Когда воротились, вытряхнули шапки — насчитали полтыщи рублей. Эх, какой капиталище на полсотни тысяч забастовщиков! Забастовочный фонд был создан, он хоть крохами, но все эти трудные недели и месяцы кормил голодную массу. Деньги в подмогу приходили и из Москвы.
Пока собирали, пока ходили шапочники, выступала Марта Сармантова — она работала на Бакулинской вместе с Дунаевым.
На ящик, на бочку ли — взгромоздилась голиафского росту женщина: тонкая, как жердь, высоченная, как осина. Впала тощая, высохшая грудь у Марты; как нос покойничий, заострились высокие плечи, и оттого она казалась еще выше. Как ветряная мельница машет в бурю тонкими лопастями, вдруг замахала Марта Сармантова длиннущими руками над толпой и голосом острым, как точеное лезвие, полоснула площадь:
— Товарищи! Дайте слово сказать!
Как увидели ее — ветряную мельницу — весело заржали ближние, клекотом раскатили по рядам:
— Марта! Глянь-ка, Мартушка-то Сармантова!
— Она и есть — во баба!
— Я, ребяты, — сказала Марта громко, — я всю жизнь свою то и знала, что ютилась по углам. Этака бабища, да по углам — у-ух, тесно!.. То-то и вольно мне тут, на ящике, — маши, что хочешь, за угол, не бойсь, не завезешь. Первый раз без сгибу говорю…

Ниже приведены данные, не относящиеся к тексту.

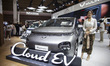 A sales promotion girl stands next to the EV car produced by Wuling during the 2026 Indone...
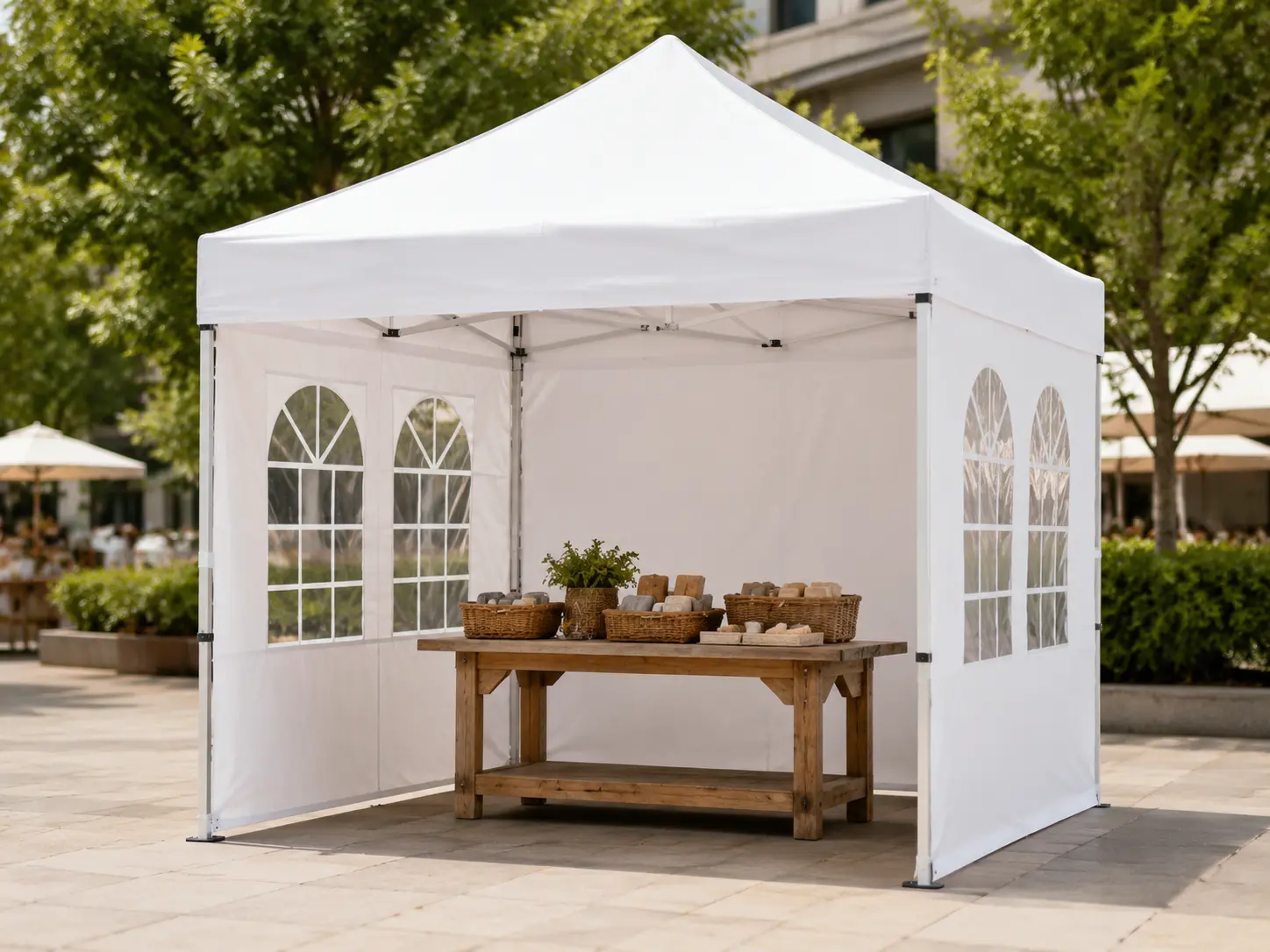 White commercial pop-up canopy tent with removable sidewalls and clear arched windows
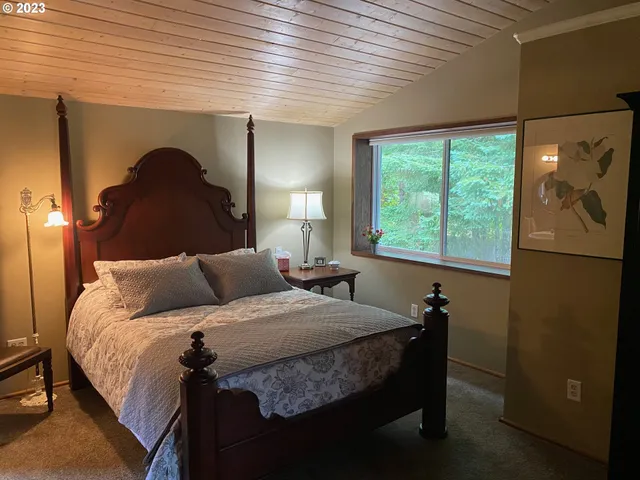 a bedroom with a bed and a large window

Вся площадь сочувственной радостью подхрапывала словам Сармантовой. Она подхватила смешки, усмехнулась сама просторной улыбкой, говорила дальше:
— И вошла я здесь, товарищи, сказать вам про одно — про бабу-работницу, про горестное наше положенье, — как есть у всех мы на последнем счету. Что такое баба, коли нет правов и мужику, — ноль совершенный и пустой. Какую мы замечаем радость в жизни женской? Да совсем никакую, а жмут ее, бабу, со всех сторон, и труд свой она повсегда отдает дешевле, чем мужик, потому как баба почитается глупый человек. И притом — неумелый. То-то неумелый, а ты сперва обучи, тогда и спрашивай. Вся жизнь проходит, как онуча в навозе гниет. Утресь беги по свистку, весь день голова как чужая, а в дому пришла — запрягайся до ночи в хомут, клещи-полощи, детей тащи, а где их, силы-то, возьмешь, когда по корпусу их осыпала. Эти, што ль, подмогут?